To be done for (before!) the class of
Tuesday, 4 April 2000
Living with Nukes
Prof.’s Questions:(1) What is the relation between nuclear
deterrence and “just war theory”? How will governments, their militaries,
and their people react to this relationship? (2) Is there a
relation between the contemporary growth of fundamentalism (in all of it
forms) and our dependence upon nuclear weapons? Define and Explain!
( 3) What is meant by "the end of history"?

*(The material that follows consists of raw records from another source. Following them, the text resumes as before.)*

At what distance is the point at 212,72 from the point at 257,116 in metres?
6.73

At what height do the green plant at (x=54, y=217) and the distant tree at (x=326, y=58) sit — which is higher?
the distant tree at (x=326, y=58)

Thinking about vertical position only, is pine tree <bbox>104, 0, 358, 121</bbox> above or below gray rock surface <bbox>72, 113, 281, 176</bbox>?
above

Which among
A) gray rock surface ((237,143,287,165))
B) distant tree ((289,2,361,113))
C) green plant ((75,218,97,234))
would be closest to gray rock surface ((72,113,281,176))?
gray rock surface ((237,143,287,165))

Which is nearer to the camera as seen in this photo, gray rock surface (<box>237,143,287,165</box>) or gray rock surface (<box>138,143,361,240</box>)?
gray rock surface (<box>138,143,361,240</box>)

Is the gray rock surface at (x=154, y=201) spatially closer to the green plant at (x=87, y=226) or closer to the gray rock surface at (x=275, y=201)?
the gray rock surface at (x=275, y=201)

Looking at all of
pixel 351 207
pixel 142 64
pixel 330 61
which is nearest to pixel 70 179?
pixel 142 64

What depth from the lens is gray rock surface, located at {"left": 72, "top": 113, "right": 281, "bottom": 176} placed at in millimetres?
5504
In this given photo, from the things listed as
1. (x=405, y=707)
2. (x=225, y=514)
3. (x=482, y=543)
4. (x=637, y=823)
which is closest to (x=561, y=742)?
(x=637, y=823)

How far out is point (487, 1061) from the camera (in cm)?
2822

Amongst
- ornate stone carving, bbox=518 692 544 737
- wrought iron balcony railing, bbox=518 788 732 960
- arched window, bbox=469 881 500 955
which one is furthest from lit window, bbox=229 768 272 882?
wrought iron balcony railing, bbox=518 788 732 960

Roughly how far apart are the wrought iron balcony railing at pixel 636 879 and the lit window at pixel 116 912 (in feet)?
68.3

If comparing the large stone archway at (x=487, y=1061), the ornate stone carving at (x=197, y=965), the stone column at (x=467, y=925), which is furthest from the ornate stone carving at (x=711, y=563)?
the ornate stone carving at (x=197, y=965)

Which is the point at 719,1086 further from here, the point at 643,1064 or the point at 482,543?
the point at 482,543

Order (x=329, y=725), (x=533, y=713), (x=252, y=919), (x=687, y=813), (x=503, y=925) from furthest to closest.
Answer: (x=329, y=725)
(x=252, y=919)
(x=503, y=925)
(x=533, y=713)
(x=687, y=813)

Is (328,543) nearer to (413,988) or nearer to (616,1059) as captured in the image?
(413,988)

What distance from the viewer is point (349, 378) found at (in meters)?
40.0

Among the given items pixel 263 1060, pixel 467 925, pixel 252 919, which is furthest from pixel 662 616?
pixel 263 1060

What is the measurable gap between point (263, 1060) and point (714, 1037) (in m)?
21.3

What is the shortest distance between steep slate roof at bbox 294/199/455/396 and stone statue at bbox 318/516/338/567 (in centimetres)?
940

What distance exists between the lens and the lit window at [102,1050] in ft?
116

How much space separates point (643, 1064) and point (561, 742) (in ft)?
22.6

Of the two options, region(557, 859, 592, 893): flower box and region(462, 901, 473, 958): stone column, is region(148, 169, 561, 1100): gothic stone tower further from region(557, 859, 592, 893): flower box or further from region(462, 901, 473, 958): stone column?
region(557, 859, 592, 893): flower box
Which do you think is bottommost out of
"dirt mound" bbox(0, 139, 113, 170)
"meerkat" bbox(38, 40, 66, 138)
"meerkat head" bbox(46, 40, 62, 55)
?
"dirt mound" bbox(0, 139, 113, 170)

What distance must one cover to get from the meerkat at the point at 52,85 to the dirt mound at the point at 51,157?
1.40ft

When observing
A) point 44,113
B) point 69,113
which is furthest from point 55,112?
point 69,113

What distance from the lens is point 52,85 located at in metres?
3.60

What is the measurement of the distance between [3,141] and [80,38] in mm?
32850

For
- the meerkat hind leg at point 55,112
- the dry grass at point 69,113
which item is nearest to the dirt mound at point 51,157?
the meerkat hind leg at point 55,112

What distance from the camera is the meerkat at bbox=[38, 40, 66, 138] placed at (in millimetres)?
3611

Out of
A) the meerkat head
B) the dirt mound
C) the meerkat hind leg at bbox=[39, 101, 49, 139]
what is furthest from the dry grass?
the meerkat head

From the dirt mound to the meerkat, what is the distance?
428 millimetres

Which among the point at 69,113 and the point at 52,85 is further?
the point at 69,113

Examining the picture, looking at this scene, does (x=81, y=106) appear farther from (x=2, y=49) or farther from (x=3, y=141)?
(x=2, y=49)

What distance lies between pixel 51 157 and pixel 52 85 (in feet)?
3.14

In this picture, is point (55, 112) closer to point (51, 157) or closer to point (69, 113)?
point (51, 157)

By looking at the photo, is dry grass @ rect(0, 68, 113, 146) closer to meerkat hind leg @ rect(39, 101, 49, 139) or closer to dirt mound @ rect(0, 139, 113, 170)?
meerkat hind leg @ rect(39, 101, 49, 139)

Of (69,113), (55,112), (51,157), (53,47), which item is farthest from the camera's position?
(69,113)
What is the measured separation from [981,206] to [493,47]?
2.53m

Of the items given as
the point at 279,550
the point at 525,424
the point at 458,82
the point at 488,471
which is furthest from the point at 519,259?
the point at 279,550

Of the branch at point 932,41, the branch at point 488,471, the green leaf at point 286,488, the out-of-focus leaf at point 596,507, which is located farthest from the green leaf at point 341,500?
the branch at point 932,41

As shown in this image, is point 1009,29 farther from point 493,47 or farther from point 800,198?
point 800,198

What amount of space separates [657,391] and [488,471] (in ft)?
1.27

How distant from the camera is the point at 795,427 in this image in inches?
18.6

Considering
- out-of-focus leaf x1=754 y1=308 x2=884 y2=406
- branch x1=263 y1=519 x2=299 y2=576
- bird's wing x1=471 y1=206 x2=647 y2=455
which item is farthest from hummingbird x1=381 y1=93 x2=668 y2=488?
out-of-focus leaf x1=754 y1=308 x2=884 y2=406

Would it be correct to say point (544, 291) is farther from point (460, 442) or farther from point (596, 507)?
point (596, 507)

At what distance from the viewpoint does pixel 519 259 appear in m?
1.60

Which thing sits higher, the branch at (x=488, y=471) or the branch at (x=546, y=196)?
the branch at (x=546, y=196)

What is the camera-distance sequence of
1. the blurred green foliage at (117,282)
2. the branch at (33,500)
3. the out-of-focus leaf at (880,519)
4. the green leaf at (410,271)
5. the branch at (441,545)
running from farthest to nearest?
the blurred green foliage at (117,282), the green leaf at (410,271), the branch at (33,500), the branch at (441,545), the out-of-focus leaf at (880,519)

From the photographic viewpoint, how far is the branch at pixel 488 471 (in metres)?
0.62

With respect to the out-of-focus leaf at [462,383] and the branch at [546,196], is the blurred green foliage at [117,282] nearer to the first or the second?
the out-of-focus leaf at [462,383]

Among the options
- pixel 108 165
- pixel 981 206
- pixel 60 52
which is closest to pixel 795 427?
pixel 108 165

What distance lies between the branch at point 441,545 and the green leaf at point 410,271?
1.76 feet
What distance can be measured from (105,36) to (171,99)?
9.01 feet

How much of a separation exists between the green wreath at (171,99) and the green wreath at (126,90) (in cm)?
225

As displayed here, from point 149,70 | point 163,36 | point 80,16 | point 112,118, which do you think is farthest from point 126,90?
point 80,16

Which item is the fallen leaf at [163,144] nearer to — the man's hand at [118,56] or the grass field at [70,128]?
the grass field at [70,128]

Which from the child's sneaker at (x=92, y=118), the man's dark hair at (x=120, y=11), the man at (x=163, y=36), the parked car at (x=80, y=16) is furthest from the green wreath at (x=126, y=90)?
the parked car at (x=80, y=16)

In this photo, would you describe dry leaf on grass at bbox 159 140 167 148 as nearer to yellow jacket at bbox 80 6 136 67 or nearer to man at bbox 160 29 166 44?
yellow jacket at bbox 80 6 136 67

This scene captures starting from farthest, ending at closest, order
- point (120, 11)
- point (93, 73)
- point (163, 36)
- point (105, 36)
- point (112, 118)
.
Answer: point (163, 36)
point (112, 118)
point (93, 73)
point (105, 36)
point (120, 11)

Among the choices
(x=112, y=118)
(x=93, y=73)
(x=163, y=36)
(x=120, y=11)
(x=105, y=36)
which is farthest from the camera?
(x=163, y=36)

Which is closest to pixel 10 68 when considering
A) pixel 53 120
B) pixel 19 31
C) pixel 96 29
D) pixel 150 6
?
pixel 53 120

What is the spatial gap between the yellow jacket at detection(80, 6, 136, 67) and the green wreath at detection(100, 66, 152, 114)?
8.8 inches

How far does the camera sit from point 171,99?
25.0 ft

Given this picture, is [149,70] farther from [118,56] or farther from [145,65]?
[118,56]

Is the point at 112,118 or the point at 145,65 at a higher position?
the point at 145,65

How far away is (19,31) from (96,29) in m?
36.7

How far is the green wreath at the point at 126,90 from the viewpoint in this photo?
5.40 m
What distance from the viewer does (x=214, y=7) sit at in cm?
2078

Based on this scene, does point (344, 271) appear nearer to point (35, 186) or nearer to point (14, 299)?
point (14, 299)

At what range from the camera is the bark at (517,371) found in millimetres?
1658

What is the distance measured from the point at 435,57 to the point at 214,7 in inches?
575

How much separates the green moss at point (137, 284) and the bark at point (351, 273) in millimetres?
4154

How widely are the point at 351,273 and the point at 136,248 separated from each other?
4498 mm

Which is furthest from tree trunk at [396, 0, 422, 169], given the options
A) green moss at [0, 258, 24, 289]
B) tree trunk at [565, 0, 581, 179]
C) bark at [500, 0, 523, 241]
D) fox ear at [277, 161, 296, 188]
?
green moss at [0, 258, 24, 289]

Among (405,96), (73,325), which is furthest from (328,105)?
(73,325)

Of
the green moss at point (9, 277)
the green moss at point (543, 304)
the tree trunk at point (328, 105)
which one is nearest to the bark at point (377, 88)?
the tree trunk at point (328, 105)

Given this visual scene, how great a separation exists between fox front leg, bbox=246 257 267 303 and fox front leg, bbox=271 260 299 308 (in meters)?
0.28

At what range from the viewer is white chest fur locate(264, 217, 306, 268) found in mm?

To be done for (before!) the class of
Tuesday, 11 April 2000
Defense Against Nukes
Prof.’s Questions:(1) How did Pres. Reagan and the “peace movement” agree, how disagree, on SDI as the goal of national security? What was the relationship between SDI and a “deterrence mode” of national security? (2) What are the advantages, the disadvantages to a missile defense system focused on the “boost phase”, the “busing phase’, the “midcourse phase”, the “terminal phase”, a “layered defense”? (3) What are the differences between “explosive weapons”, “directed energy weapons”, and “kinetic energy weapons”? What else, besides weapons deployed in space or upon earth, is absolutely essential for a BMD? (4) With respect to BMD, what are the meanings and significance of Nitze’s two criteria: “lack of vulnerability” and “favorable cost-exchange ratio”? (5) What are the advantages, disadvantages of an ASAT program? (6) What was, and what were the political implications, of “nuclear winter”?